遊戯王Advent Calendar(通称:アドカレ、遊戯王AC)という企画に参加した。今回はその23日目の記事である。

そもそもどういう企画かというと、遊戯王ブロガー刺身さん(@YPsashimi)主催のアドベントカレンダー方式で有志が一日ごと順番に遊戯王の記事を出していこうというお祭り。

以前はバリバリの遊戯王ブロガーであった自分だが、最近はもっぱらシャドウバースばかり。とはいえ面白そうな企画だったのと、遊戯王に関して未だに自分の中で湧き上がるものがたくさんあったので参加させていただいた。

昨日の記事はぴーまんさん(@crowingspear)による決闘者統一理論という記事。

非常に面白かった。目から鱗の新理論で、いわゆるファンガチ論争の原因がスマートに理解できる。共通のものさしで測ればいいなんて、言われてみたらその通りだが、思いつくのと「時間」に焦点を当てるところが素晴らしい。

またDTU理論と自分を重ね合わせて、時が経つにつれ自分が一番重きを置いているDTUがマクロなものに変化していっているのだと気づいた。遊戯王を始めた当初は気心の知れた友人のみと遊ぶだけで、重視していたDTUはワンプレイからワンデュエルにかけてだった。しかし自分の主戦場がトーナメントシーンに移行していく中でワンマッチや大会、環境といったものが最も重要になっていった。そしてトーナメントを引退し、細々と遊ぶだけになった今では最も重視するDTUはライフワークにまで変化している。

本編とは関係ないとこで自分語りをしすぎてしまったかもしれないが、それほどこの記事は衝撃的だったということだ。そして、そんな記事に続くのが僕の駄文かと思うと辟易する。

他にもアドカレに参加している皆様の記事は気合が入っていて素晴らしいものばかり。

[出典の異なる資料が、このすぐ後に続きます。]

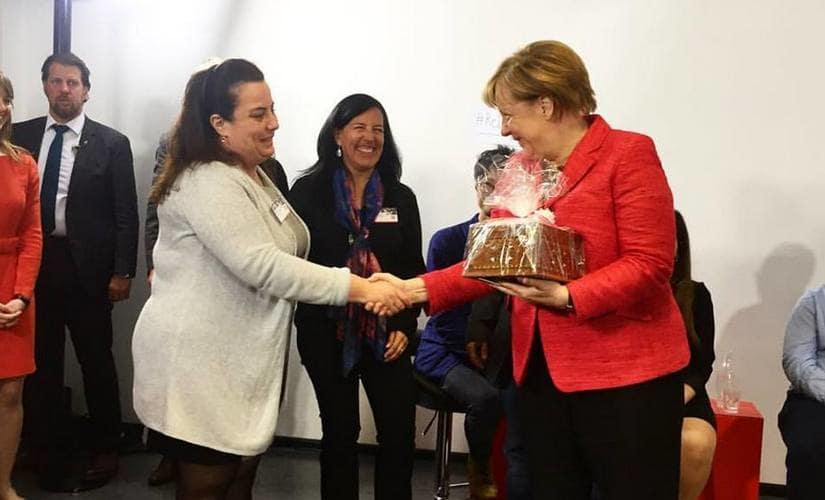 Salma Alarmachi, co-founder Jasmin Catering, meeting German Chancellor Angela Merkel Image courtesy: Jasmin Catering Facebook Page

ぜひ他の記事にも目を通してほしい。

本題


さて、本題に入ろう。

ここ最近は遊戯王のトーナメントシーンに全く参加してないためあまり詳しくないが、最近のトーナメントシーンは非常に環境デッキの種類が多く良環境だと聞いている。

そのためもうあまり「クソ環境」やら「一強環境」「一部のデッキしか勝てなくて環境がつまらない」みたいな不平不満はもう聞かれなくなってしまったかもしれない(…それはそれで寂しいものだが)。

が、長く遊戯王やっている人であれば誰しも上記のような不平不満を聞いたことがあるだろうし、何なら自分でも口にしたことがあるかもしれない。かく言う僕も何度も耳にしたし、口にしたこともある。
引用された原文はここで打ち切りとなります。